Persoalannya hanyalah Bilal merupakan salah seorang As
Saabiqunal Awwaluun, kelompok orang yang dijamin kualitas keyakinannya dan
merupakan penentu bagi tetap berlangsungnya proses perjalanan agama Allah Ta’ala.
Terompah Bilal, terdengar di surga.
Syarat Mutlak
Syarat mutlak landingnya wahyu ke
dalam diri adalah hilangnya rasa thogho’. Melihat dirinya cukup
berharta, cukup berkuasa. Seolah-olah tidak memerlukan bantuan Allah Ta’ala.
Padahal perasaan ini secara potensial gampang sekali muncul.
Ada yang secara kultur memang sombong menyangkut
kesukuan, ada pula yang karena intelektual, faktor fisik, dan sebagainya. Bukan
hanya yang paling pintar, paling berprestasi, yang bisa sombong. Bahkan, yang
bodoh sekalipun, tidak memiliki alasan untuk sombong, bisa saja membanggakan
kebodohannya.
Keberhasilan dalam menyelesaikan pekerjaan, timbunan
prestasi, merupakan pemicu dan pemacu lain munculnya kesombongan. Dan ini
memang sangat manusiawi. Namun bila diperturutkan, akan menjadi penghalang
turunnya hidayah Allah Ta’ala (iman).
Beberapa petugas tidak keberatan bila kisah munculnya
kesombongan dalam dirinya dijadikan cermin disini. Pak Mansur Salbu (almarhum)

- **BARIS DATA**
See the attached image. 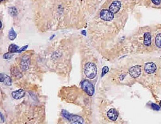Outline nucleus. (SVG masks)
Segmentation results:
<instances>
[{
    "instance_id": "obj_1",
    "label": "nucleus",
    "mask_w": 161,
    "mask_h": 124,
    "mask_svg": "<svg viewBox=\"0 0 161 124\" xmlns=\"http://www.w3.org/2000/svg\"><path fill=\"white\" fill-rule=\"evenodd\" d=\"M62 114L63 117L72 124H82L84 123V120L81 117L73 115L65 110H62Z\"/></svg>"
},
{
    "instance_id": "obj_2",
    "label": "nucleus",
    "mask_w": 161,
    "mask_h": 124,
    "mask_svg": "<svg viewBox=\"0 0 161 124\" xmlns=\"http://www.w3.org/2000/svg\"><path fill=\"white\" fill-rule=\"evenodd\" d=\"M84 73L90 79L95 78L97 74V68L95 64L91 62L87 63L84 67Z\"/></svg>"
},
{
    "instance_id": "obj_3",
    "label": "nucleus",
    "mask_w": 161,
    "mask_h": 124,
    "mask_svg": "<svg viewBox=\"0 0 161 124\" xmlns=\"http://www.w3.org/2000/svg\"><path fill=\"white\" fill-rule=\"evenodd\" d=\"M81 87L82 89L89 96H93L95 92V88L93 85L89 81L84 80L81 82Z\"/></svg>"
},
{
    "instance_id": "obj_4",
    "label": "nucleus",
    "mask_w": 161,
    "mask_h": 124,
    "mask_svg": "<svg viewBox=\"0 0 161 124\" xmlns=\"http://www.w3.org/2000/svg\"><path fill=\"white\" fill-rule=\"evenodd\" d=\"M101 18L105 21H112L114 18V14L109 10L103 9L100 12Z\"/></svg>"
},
{
    "instance_id": "obj_5",
    "label": "nucleus",
    "mask_w": 161,
    "mask_h": 124,
    "mask_svg": "<svg viewBox=\"0 0 161 124\" xmlns=\"http://www.w3.org/2000/svg\"><path fill=\"white\" fill-rule=\"evenodd\" d=\"M129 73L132 78H138L141 73V67L139 66H135L132 67L129 70Z\"/></svg>"
},
{
    "instance_id": "obj_6",
    "label": "nucleus",
    "mask_w": 161,
    "mask_h": 124,
    "mask_svg": "<svg viewBox=\"0 0 161 124\" xmlns=\"http://www.w3.org/2000/svg\"><path fill=\"white\" fill-rule=\"evenodd\" d=\"M121 7V2L119 1L115 0L112 3V4L110 6L109 10L112 13L114 14L117 13L120 10Z\"/></svg>"
},
{
    "instance_id": "obj_7",
    "label": "nucleus",
    "mask_w": 161,
    "mask_h": 124,
    "mask_svg": "<svg viewBox=\"0 0 161 124\" xmlns=\"http://www.w3.org/2000/svg\"><path fill=\"white\" fill-rule=\"evenodd\" d=\"M30 61L29 57L27 55H25L23 57L21 62V66L23 71H26L28 69Z\"/></svg>"
},
{
    "instance_id": "obj_8",
    "label": "nucleus",
    "mask_w": 161,
    "mask_h": 124,
    "mask_svg": "<svg viewBox=\"0 0 161 124\" xmlns=\"http://www.w3.org/2000/svg\"><path fill=\"white\" fill-rule=\"evenodd\" d=\"M145 70L147 73H154L156 70V66L153 62H149L145 64Z\"/></svg>"
},
{
    "instance_id": "obj_9",
    "label": "nucleus",
    "mask_w": 161,
    "mask_h": 124,
    "mask_svg": "<svg viewBox=\"0 0 161 124\" xmlns=\"http://www.w3.org/2000/svg\"><path fill=\"white\" fill-rule=\"evenodd\" d=\"M0 82L8 86H11L13 83L11 78L5 73H0Z\"/></svg>"
},
{
    "instance_id": "obj_10",
    "label": "nucleus",
    "mask_w": 161,
    "mask_h": 124,
    "mask_svg": "<svg viewBox=\"0 0 161 124\" xmlns=\"http://www.w3.org/2000/svg\"><path fill=\"white\" fill-rule=\"evenodd\" d=\"M107 117L109 119L112 121H115L117 119L118 114L117 111L113 108L109 110L107 113Z\"/></svg>"
},
{
    "instance_id": "obj_11",
    "label": "nucleus",
    "mask_w": 161,
    "mask_h": 124,
    "mask_svg": "<svg viewBox=\"0 0 161 124\" xmlns=\"http://www.w3.org/2000/svg\"><path fill=\"white\" fill-rule=\"evenodd\" d=\"M12 95L15 99L20 100L25 96V92L22 89H20L17 91L13 92L12 93Z\"/></svg>"
},
{
    "instance_id": "obj_12",
    "label": "nucleus",
    "mask_w": 161,
    "mask_h": 124,
    "mask_svg": "<svg viewBox=\"0 0 161 124\" xmlns=\"http://www.w3.org/2000/svg\"><path fill=\"white\" fill-rule=\"evenodd\" d=\"M151 37L149 33H145L144 35V44L149 46H150L151 43Z\"/></svg>"
},
{
    "instance_id": "obj_13",
    "label": "nucleus",
    "mask_w": 161,
    "mask_h": 124,
    "mask_svg": "<svg viewBox=\"0 0 161 124\" xmlns=\"http://www.w3.org/2000/svg\"><path fill=\"white\" fill-rule=\"evenodd\" d=\"M19 49V47L15 44H11L9 46V47L8 48L9 52L13 53H17Z\"/></svg>"
},
{
    "instance_id": "obj_14",
    "label": "nucleus",
    "mask_w": 161,
    "mask_h": 124,
    "mask_svg": "<svg viewBox=\"0 0 161 124\" xmlns=\"http://www.w3.org/2000/svg\"><path fill=\"white\" fill-rule=\"evenodd\" d=\"M16 36H17L16 33H15V32L14 29L13 28H12L9 30V33H8V38H9V39L11 41H13L16 38Z\"/></svg>"
},
{
    "instance_id": "obj_15",
    "label": "nucleus",
    "mask_w": 161,
    "mask_h": 124,
    "mask_svg": "<svg viewBox=\"0 0 161 124\" xmlns=\"http://www.w3.org/2000/svg\"><path fill=\"white\" fill-rule=\"evenodd\" d=\"M155 43L157 47L161 48V34H159L156 35Z\"/></svg>"
},
{
    "instance_id": "obj_16",
    "label": "nucleus",
    "mask_w": 161,
    "mask_h": 124,
    "mask_svg": "<svg viewBox=\"0 0 161 124\" xmlns=\"http://www.w3.org/2000/svg\"><path fill=\"white\" fill-rule=\"evenodd\" d=\"M14 55L13 53H7L4 54L3 55V57L5 59H9L12 58L13 56Z\"/></svg>"
},
{
    "instance_id": "obj_17",
    "label": "nucleus",
    "mask_w": 161,
    "mask_h": 124,
    "mask_svg": "<svg viewBox=\"0 0 161 124\" xmlns=\"http://www.w3.org/2000/svg\"><path fill=\"white\" fill-rule=\"evenodd\" d=\"M109 71V68L107 66H105L103 67L102 70V77H103L105 74H106Z\"/></svg>"
},
{
    "instance_id": "obj_18",
    "label": "nucleus",
    "mask_w": 161,
    "mask_h": 124,
    "mask_svg": "<svg viewBox=\"0 0 161 124\" xmlns=\"http://www.w3.org/2000/svg\"><path fill=\"white\" fill-rule=\"evenodd\" d=\"M151 107L153 109L156 111H159V110L160 109V107L159 106H158L156 104H151Z\"/></svg>"
},
{
    "instance_id": "obj_19",
    "label": "nucleus",
    "mask_w": 161,
    "mask_h": 124,
    "mask_svg": "<svg viewBox=\"0 0 161 124\" xmlns=\"http://www.w3.org/2000/svg\"><path fill=\"white\" fill-rule=\"evenodd\" d=\"M27 47H28V45H26L25 46L21 48H20V49H19V50H18L17 53H21L23 51H25L27 49Z\"/></svg>"
},
{
    "instance_id": "obj_20",
    "label": "nucleus",
    "mask_w": 161,
    "mask_h": 124,
    "mask_svg": "<svg viewBox=\"0 0 161 124\" xmlns=\"http://www.w3.org/2000/svg\"><path fill=\"white\" fill-rule=\"evenodd\" d=\"M151 1L155 5H159L161 2V0H151Z\"/></svg>"
},
{
    "instance_id": "obj_21",
    "label": "nucleus",
    "mask_w": 161,
    "mask_h": 124,
    "mask_svg": "<svg viewBox=\"0 0 161 124\" xmlns=\"http://www.w3.org/2000/svg\"><path fill=\"white\" fill-rule=\"evenodd\" d=\"M4 118L3 117V115L2 114V113L0 112V120L1 122L2 121V122H4Z\"/></svg>"
},
{
    "instance_id": "obj_22",
    "label": "nucleus",
    "mask_w": 161,
    "mask_h": 124,
    "mask_svg": "<svg viewBox=\"0 0 161 124\" xmlns=\"http://www.w3.org/2000/svg\"><path fill=\"white\" fill-rule=\"evenodd\" d=\"M81 34H82L84 35H86V31H82L81 32Z\"/></svg>"
},
{
    "instance_id": "obj_23",
    "label": "nucleus",
    "mask_w": 161,
    "mask_h": 124,
    "mask_svg": "<svg viewBox=\"0 0 161 124\" xmlns=\"http://www.w3.org/2000/svg\"><path fill=\"white\" fill-rule=\"evenodd\" d=\"M159 105H160V106L161 107V100L160 101V103H159Z\"/></svg>"
}]
</instances>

- **DAFTAR TUGAS**
1. Menurut teks tentang kesombongan, apa syarat mutlak agar wahyu dapat masuk ke dalam diri?
2. Sebutkan semua hal yang dapat memicu kesombongan menurut teks tentang kesombongan, dari kalimat "Ada yang secara kultur memang sombong" sampai kalimat "merupakan pemicu dan pemacu lain munculnya kesombongan".
3. Teruskan teks tentang kesombongan dari bagian terakhir yang ditampilkan.

- **JAWABAN TUGAS**
1. Syaratnya adalah hilangnya rasa thogho'.

2. Kesukuan, intelektual, faktor fisik, kebodohan, keberhasilan dalam menyelesaikan pekerjaan, dan timbunan prestasi.

3.
merupakan satu-satunya yang diharapkan pada saat itu mewujudkan keinginan
pesantren untuk menerbitkan majalah Suara Hidayatullah.
Diakui beliau sendiri, ia memang merasa menjadi orang
paling penting untuk tugas itu, sambil meremehkan yang lain. Tetapi, apa mau
dikata, setelah tiba pada saatnya ternyata semua ide macet. Berbagai kesulitan
juga menghalangi, akhirnya majalah itu tidak bisa terbit dengan semestinya,
sebelum akhirnya dipindahkan ke Surabaya.
Ustadz Chusnul Chuluq yang bertugas di Medan, juga
mencatat kisah yang menarik. Ia merupakan satu-satunya orang pesantren yang
mengawali tugas dengan katebelece. Saat itu dari Ali Said SH, mantan
Ketua Mahkamah Agung.
Begitu datang di Medan, memang hanya kemudahan saja
yang ditemuinya. Bertemu pejabat setingkat gubernur sama sekali tidak ada
kesulitan. Semua memberikan fasilitas, setidaknya uang saku dengan serta merta.
Orang-orang tergopoh-gopoh menyambutnya.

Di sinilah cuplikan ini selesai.